A looming education bill in Raleigh will harm public schools in the Scotland County area if it becomes law. Senate Bill 406/House Bill 823 would triple the size of the state’s Opportunity Scholarship private school voucher program by opening the program to wealthy families whose kids are already enrolled in private schools and increasing the maximum voucher size. The bill would negatively impact public schools across the state but will have a particularly negative impact on rural schools.
Vouchers exacerbate budget pressures on rural schools in three ways.
First, increased spending on voucher programs would leave less money available to support our underfunded public schools. We know from the decades-long Leandro court case that state leaders of both parties have been shortchanging rural schools. In November, the North Carolina Supreme Court ordered state leaders to implement a plan that would increase state funding in Scotland County Schools by $18.6 million per year. By instead increasing annual voucher spending by $370 million, the voucher bill makes it harder for lawmakers to meet their constitutional obligation to provide decent funding to rural schools.
Second, vouchers worsen the challenges related to declining enrollment. When a student leaves a public school, the district’s funding is reduced by the average cost of a student. However, schools face fixed costs such as principal salaries and utilities that must still be covered. The Governor’s budget office estimates that voucher expansion will cost Scotland County at least $1.4 million per year, the equivalent of approximately 20 classroom teachers.
Finally, voucher programs undermine community support for our schools. For many of us, the local school is a center of community involvement and pride. But when fewer families attend our public schools, they’re less likely to support them through fundraising or volunteerism. Connections that have brought us together across racial and class divisions are further weakened.
It’s not just our public school students who stand to lose. Students who leave our public schools to attend a voucher school are also likely to fare worse.
Evaluations of statewide voucher programs have uncovered overwhelmingly large negative academic impacts for voucher recipients. Studies of programs in Washington DC, Indiana, Louisiana, and Ohio have all revealed negative academic results for voucher students. In many cases the results have been shockingly bad. Voucher students in Ohio and Louisiana experienced negative outcomes that exceeded the levels of learning loss experienced due to the COVID pandemic.

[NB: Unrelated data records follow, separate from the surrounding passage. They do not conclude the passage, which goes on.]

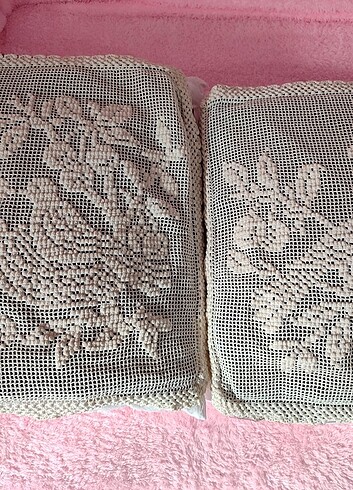 Dantel kabartmalı kırlent kılıfı el emegi  - Görsel 4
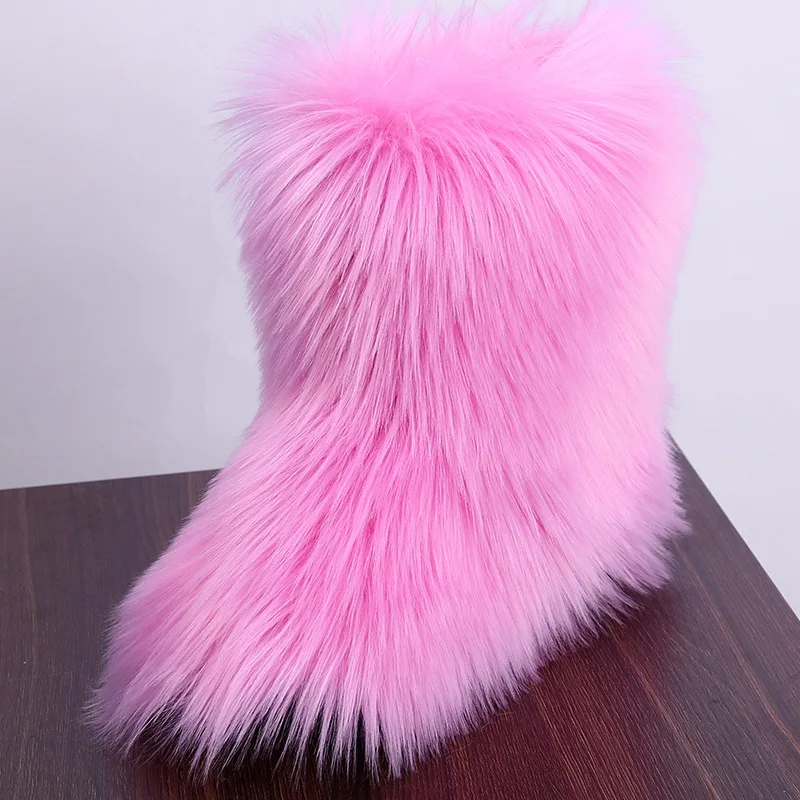 

Nausk 2021 Winter Women's Faux Fox Fur Outdoor Boots Fluffy Stripe Furry High Snow Boots Woman Fur Home Female Warm Home Shoes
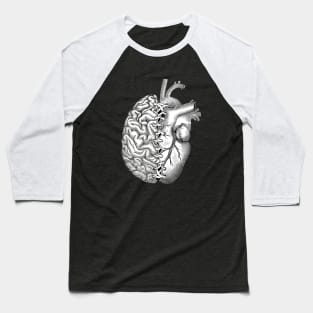 Half brain half heart, right balance between brain and heart, tied, laces, ribbon for tying Baseball T-Shirt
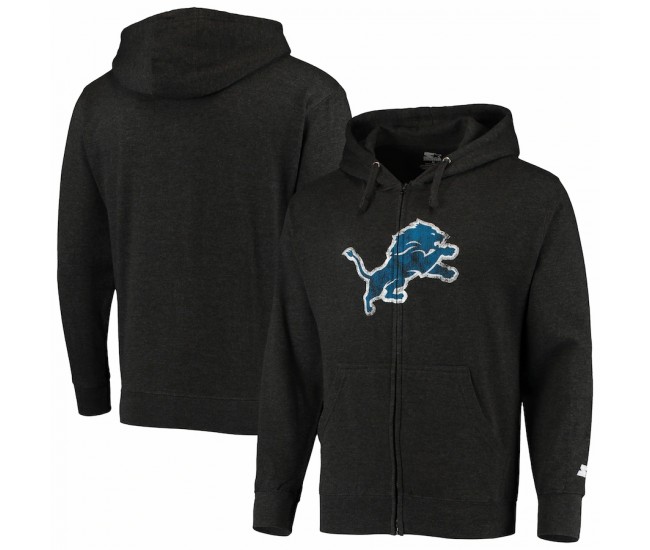 Detroit Lions Men's Starter Heathered Charcoal Primary Logo Full-Zip Hoodie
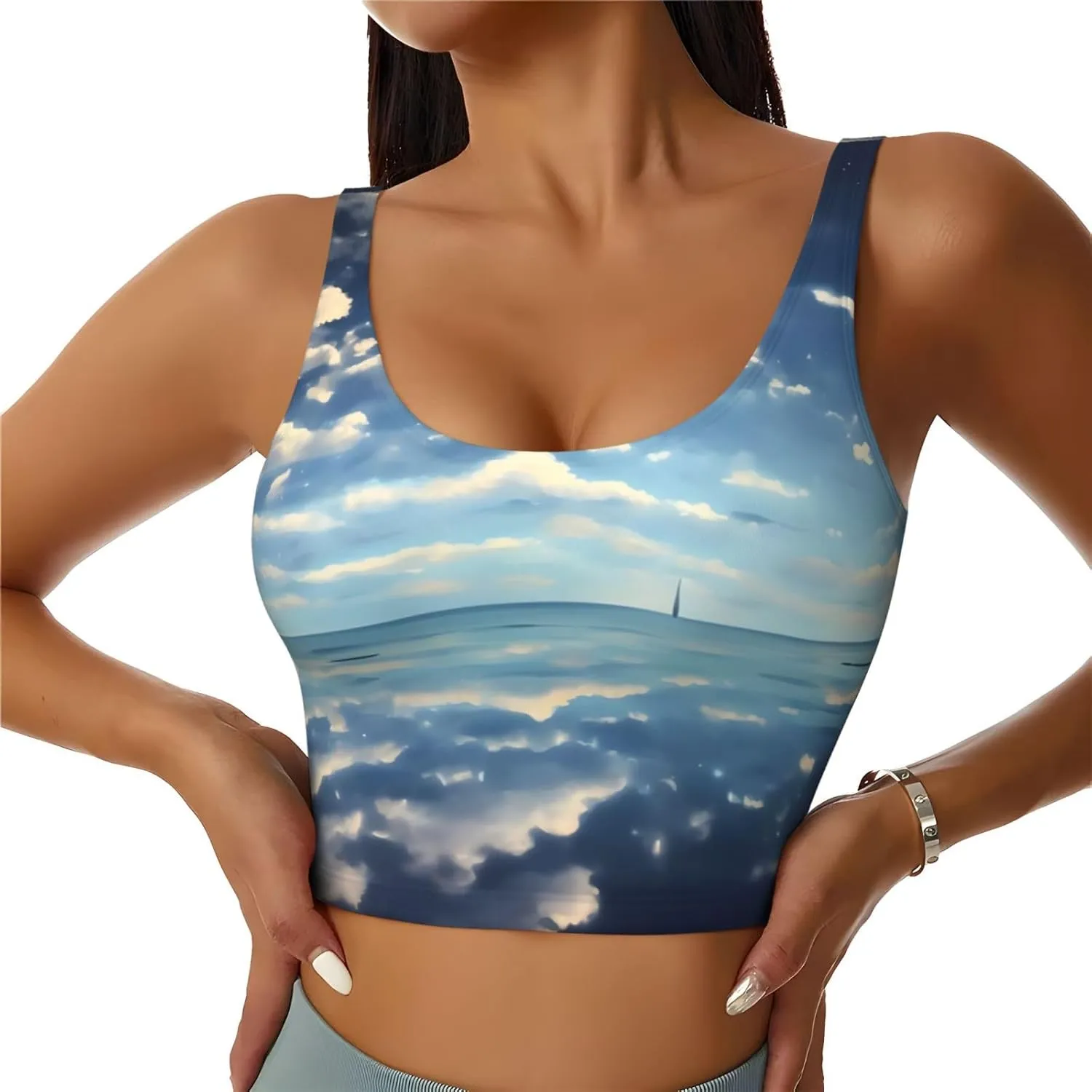 White Clouds Over The Sea Women's Sexy Sports Vest Sleeveless Athletic Gym T-Shirts Vest U-Shaped Back Quick Dry Top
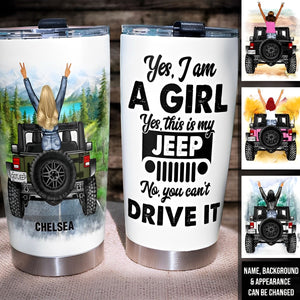 A Girl With Off-Road Car Tumbler Cup - Personalized Tumbler Cup - Funny Travel Gift For Journey Girls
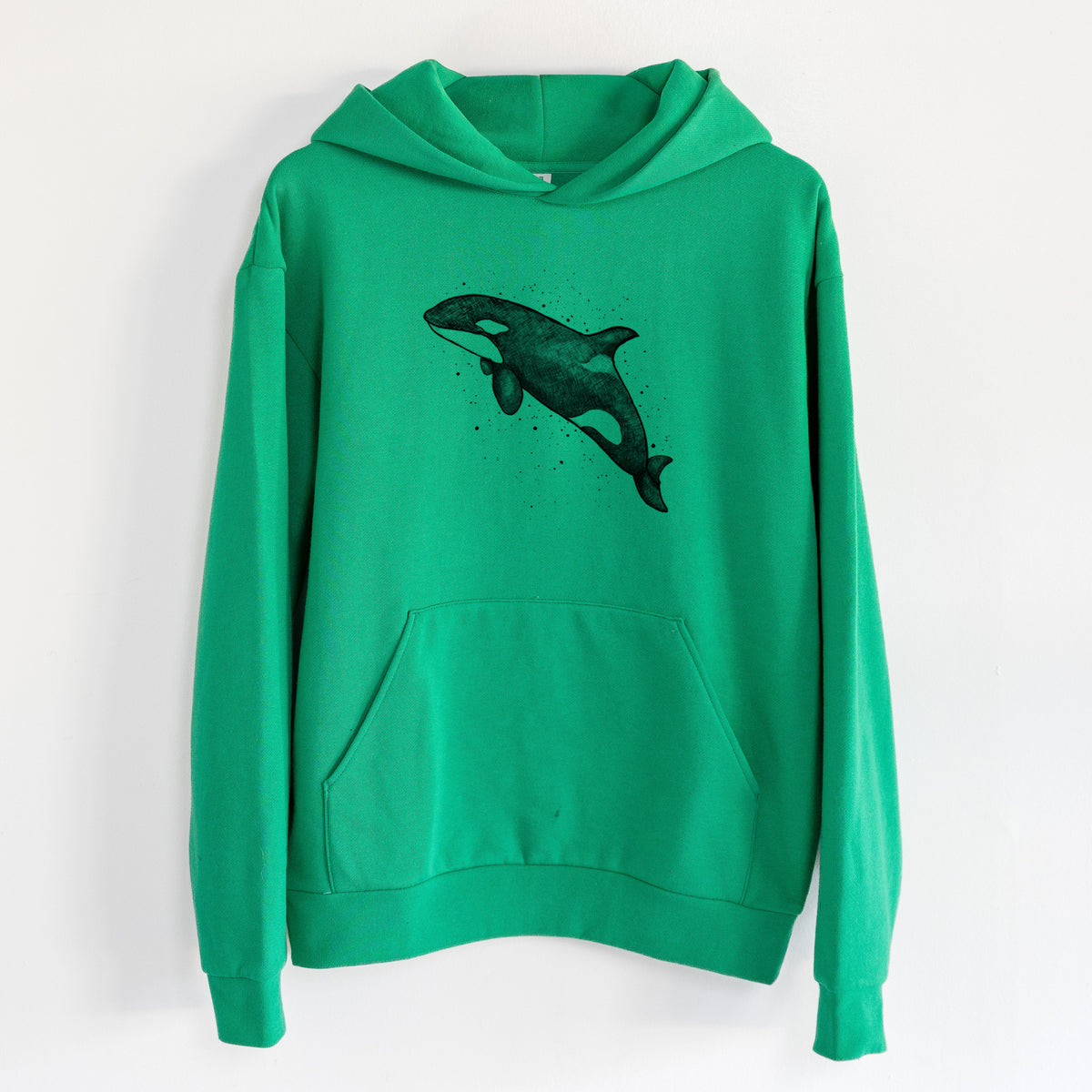 Orca Whale - Statement Midweight Hoodie in Kelly Green, hanging on a white wall, with a front kangaroo pocket and no drawcords.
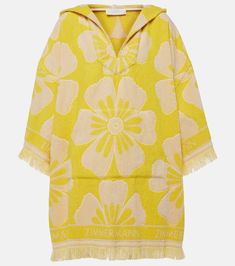 Golden floral cotton terry minidress in yellow - Zimmermann | Mytheresa Swim 2024, Designer Resort Wear, Resort Accessories, Towel Dress, Resort Wear Dresses, Terry Towelling, One Piece Clothing, Summer Swim, Mini Dresses For Women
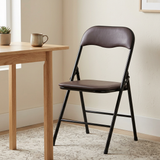 Metal Folding Chair with Dark Brown Seat – 80×40cm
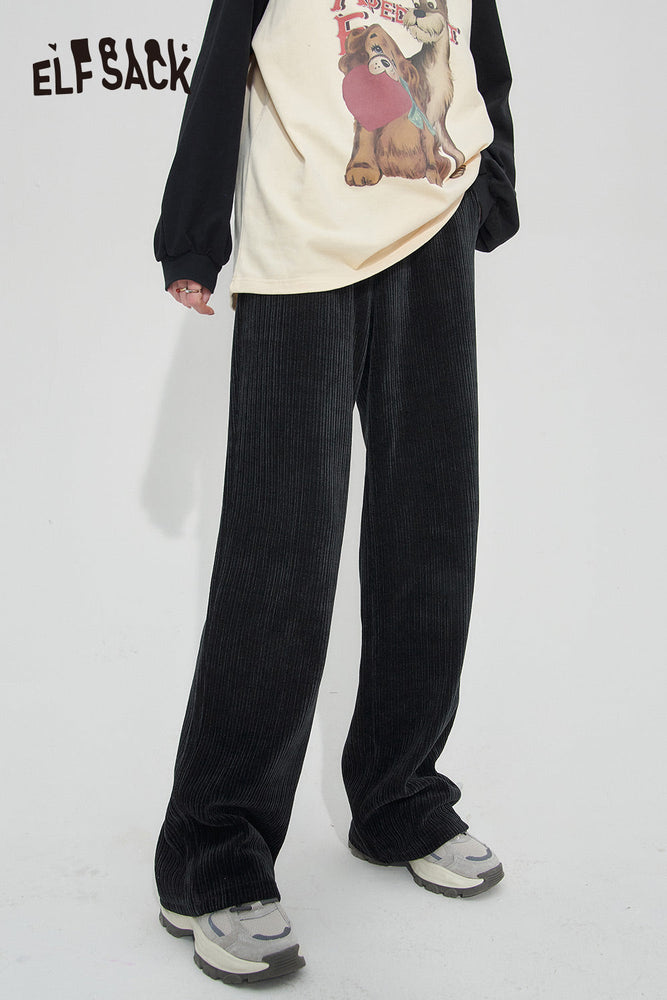 
                  
                    ELFSACK Chenille Warm Pants Women 2023 Autumn/Winter High Waist Casual Daily Trousers
                  
                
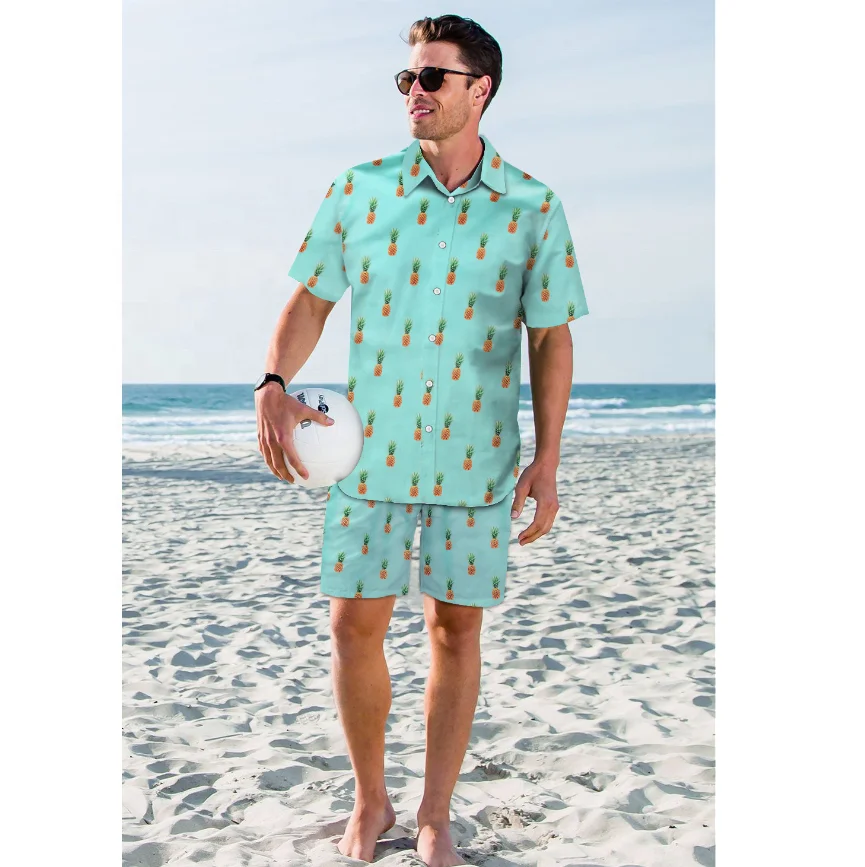 

Mens Beach Print Hawaiian Shirt Short Sleeve Quick Dry Cool Shorts Vacation Clothing Summer Tropical Mens Dress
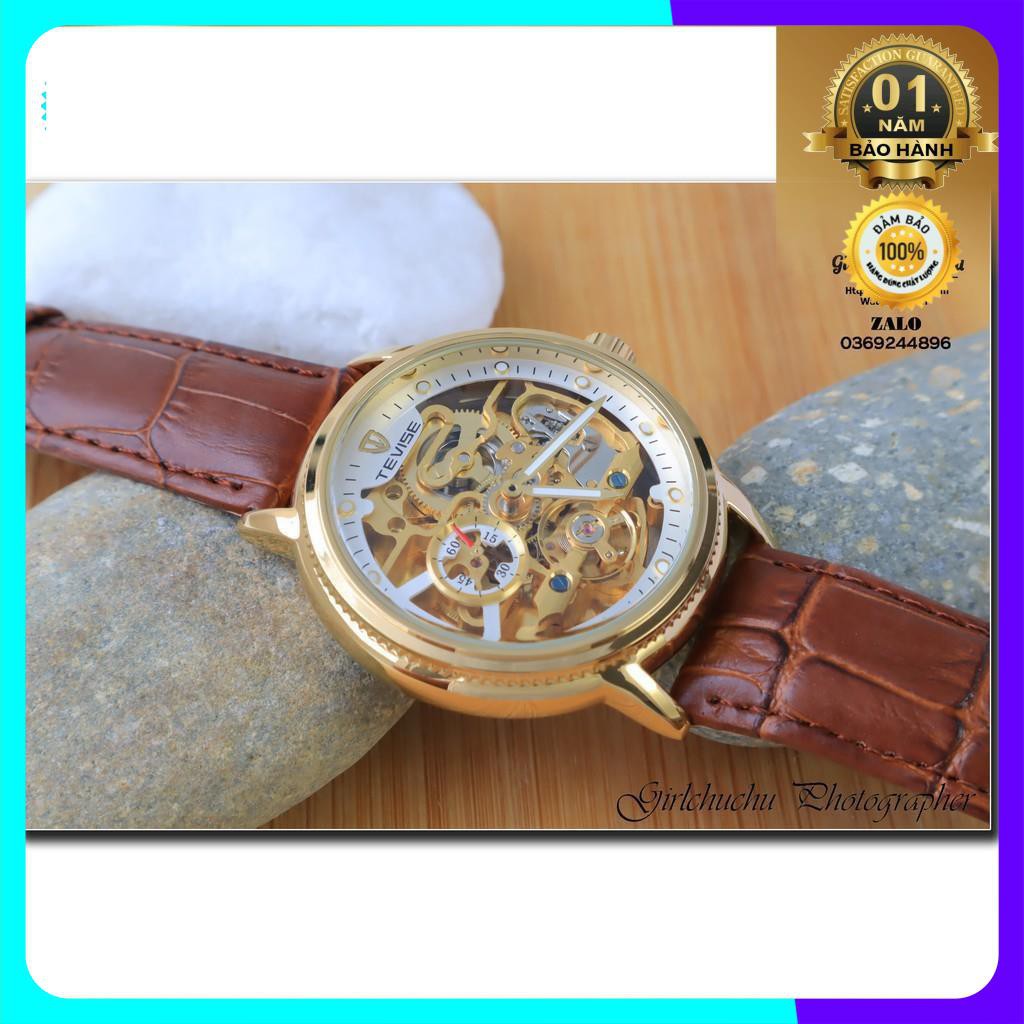 Đồng hồ cơ nam Tevise da nâu với máy chạy cơ tự động, kiểu dáng mới mẻ, phong cách trẻ trung, lịch lãm [ Đồng Hồ Cơ ] | BigBuy360 - bigbuy360.vn
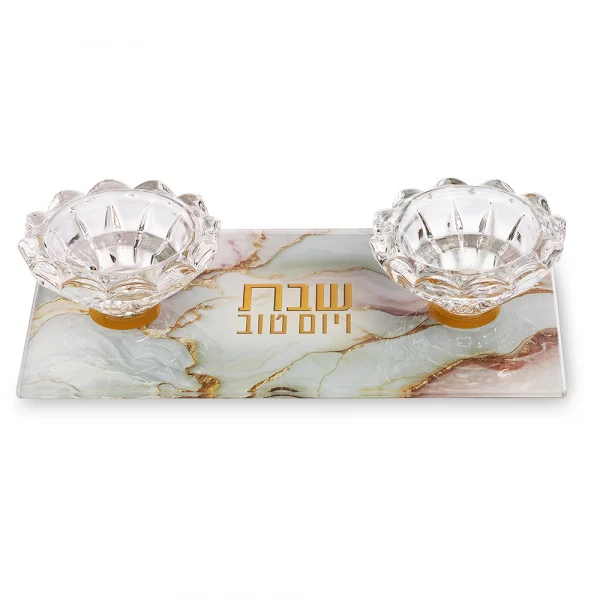 Bougeoir de Shabbat en verre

North Carolina’s voucher students are likely to experience similarly negative academic outcomes. Vouchers don’t allow students from families with low incomes to attend elite private schools with highly-trained teachers, small classrooms, and ivy-covered buildings. North Carolina’s voucher schools are the most unregulated in the country. Unlike most other states, voucher schools in North Carolina don’t have to be accredited. Nor do they have to meet curriculum standards, hire certified teachers, or provide a minimum number of hours or days of instruction. Many of them are small, informal church schools. In 2002, 80 of 503 voucher schools enrolled 25 or fewer students.
The lack of regulation spills into finances, too. Recent analysis has revealed troubling inconsistencies between the number of vouchers a school has received and that school’s reported enrollment. Much of the financial oversight rests on the naive hope that private schools are honest in the data they report to the state.
Proponents will say that this is about expanding choice. But “choice” fails to guarantee that all students have access to good options, as our state constitution requires. One must first ensure that students have access to good schools – those providing the supports and opportunities that allow all students to thrive, regardless of their backgrounds.
Even then, plans like Senate Bill 406/House Bill 823 allow schools to choose their students as much as they allow students to choose their schools. For example, private schools in Iowa have increased their tuition to capture the additional funding the state provided to expand their voucher program. Without tuition controls, well-resourced private schools will remain out of reach for families with low incomes.
The plan’s primary winners are the disproportionately wealthy families who have already enrolled their children in private schools. They would find themselves newly eligible for thousands of dollars per year (from your tax dollars) to do something they were already doing. Such households already have nearly twice the income of the typical North Carolina household. Senate Bill 406/House Bill 823 would simply expand this gap.
Legislators have a responsibility to let their constituents know where they stand on legislation of this magnitude that would triple the size of private school subsidies provided at taxpayer expense at a time when local public schools are being defunded at the state level. Spending should benefit our students, not wealthy families and under-regulated private school operators.
Kris Nordstrom is a senior policy analyst for the North Carolina Justice System.